Quindi è stata una scelta un pò azzardata questo passaggio artistico?
Proprio così. Avrei potuto fare la scelta più vantaggiosa continuando ad esibirmi nel vari club anche in Europa. Ma non avrei realizzato il mio sogno. Quindi “Stream” nasce da una scelta dettata da cuore, una sorta di scommessa. Inizialmente pensavo di non esserne capace ma alla fine sono molto contento del risultato.
Chi sono i musicisti con cui hai realizzato “Stream”?
Sono musicisti di Avellino con cui si è creata una sinergia da subito. Il bello del creare sound insieme è lo sviluppo di una amicizia. Sono tutti musicisti incredibili. Ci sono i due figli del sound engineer che suonano rispettivamente batteria e tastiere, Saverio Russo al basso, Eleonora Minichiello che canta con me nel brano “Il lungo addio”. La musica è l’arte dell’incontro per definizione. E ancora Alessandro Tomei che suon il sax in “Strade Perdute”
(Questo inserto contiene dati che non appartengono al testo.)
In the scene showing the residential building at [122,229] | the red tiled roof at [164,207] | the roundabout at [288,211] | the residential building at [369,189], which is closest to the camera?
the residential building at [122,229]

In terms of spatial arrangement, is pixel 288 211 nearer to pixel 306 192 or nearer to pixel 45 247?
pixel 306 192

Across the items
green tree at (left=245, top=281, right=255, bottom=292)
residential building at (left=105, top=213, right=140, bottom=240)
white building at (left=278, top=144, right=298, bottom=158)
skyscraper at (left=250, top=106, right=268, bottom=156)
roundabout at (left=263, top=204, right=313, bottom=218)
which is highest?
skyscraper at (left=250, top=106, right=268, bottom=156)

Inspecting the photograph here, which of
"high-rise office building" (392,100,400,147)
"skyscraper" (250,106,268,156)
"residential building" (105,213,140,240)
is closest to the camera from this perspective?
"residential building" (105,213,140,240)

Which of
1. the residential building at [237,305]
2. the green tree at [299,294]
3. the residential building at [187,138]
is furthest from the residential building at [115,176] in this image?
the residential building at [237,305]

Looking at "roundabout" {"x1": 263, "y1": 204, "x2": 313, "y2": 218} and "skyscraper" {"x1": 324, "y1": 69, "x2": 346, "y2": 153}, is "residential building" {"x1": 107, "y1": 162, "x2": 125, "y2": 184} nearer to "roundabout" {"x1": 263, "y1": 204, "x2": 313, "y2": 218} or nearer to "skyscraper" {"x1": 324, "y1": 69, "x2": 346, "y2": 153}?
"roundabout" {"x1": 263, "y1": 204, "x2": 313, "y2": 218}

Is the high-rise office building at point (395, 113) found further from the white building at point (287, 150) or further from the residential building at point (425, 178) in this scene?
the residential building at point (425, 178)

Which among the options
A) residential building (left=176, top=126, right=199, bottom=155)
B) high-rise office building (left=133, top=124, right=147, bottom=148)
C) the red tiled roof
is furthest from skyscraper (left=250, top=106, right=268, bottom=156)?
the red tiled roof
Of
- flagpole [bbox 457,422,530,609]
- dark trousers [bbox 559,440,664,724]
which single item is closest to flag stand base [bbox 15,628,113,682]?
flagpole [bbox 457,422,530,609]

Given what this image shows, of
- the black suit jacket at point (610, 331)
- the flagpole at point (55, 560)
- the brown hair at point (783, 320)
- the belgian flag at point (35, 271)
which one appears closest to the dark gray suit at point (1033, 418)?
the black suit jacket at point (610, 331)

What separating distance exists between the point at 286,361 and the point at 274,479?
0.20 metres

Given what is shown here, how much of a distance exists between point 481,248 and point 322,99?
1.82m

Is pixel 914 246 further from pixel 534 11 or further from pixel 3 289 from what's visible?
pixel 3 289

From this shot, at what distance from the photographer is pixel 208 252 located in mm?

Se dovessi trovare un difetto sta nel fatto che i testi, pur affrontando temi sempre attuali, come in “Nell’attimo della realtà” o “Strade Perdute”, non mi arrivano diretti.
Ho fatto un gran lavoro di introspezione. Sicuramente i testi non sono chiari al primo ascolto. Diciamo che ha giocato l’ascolto quasi ossessivo del disco “Oltre” di Claudio Baglioni. Un’opera che nasconde un certo ermetismo per certi aspetti con immagini contrastanti e surreali. Personalmente mi piace mantenere un certo distacco e garantisco che la scrittura è nata spontaneamente e in maniera diretta e quasi incosciente.
Il tuo disco presenta una serie di generi che si incontrano in maniera equilibrata. Dalla world music che abbiamo citato fino al rock, al pop. Il brano “A presto” sembra rimandare alle composizioni di Michael Nyman. Secondo me fa parte della ricchezza di quella parte del Sud non solo partenopea, ricca di tante influenze.
Io sono di Avellino e quindi orgogliosamente Irpino, ma aldilà delle provenienze la Campania è ricca di influenze. Basta prendere i lavori di Enzo Avitabile, capolavori di un percorso di world music personale ma anche universale. E ancora Eugenio Bennato. E poi Pino Daniele, Napoli Centrale. Napoli è una città artistica e densa di contenuti. Una città che p sempre stata in fermento culturale in evoluzione continua.
Sono previsti dei live di presentazione del disco?
Eh si, questa sarebbe la ciliegina sulla torta. Ci stiamo provando. Siamo una formazione di sette persone. Contiamo di uscire per la fine dell’estate.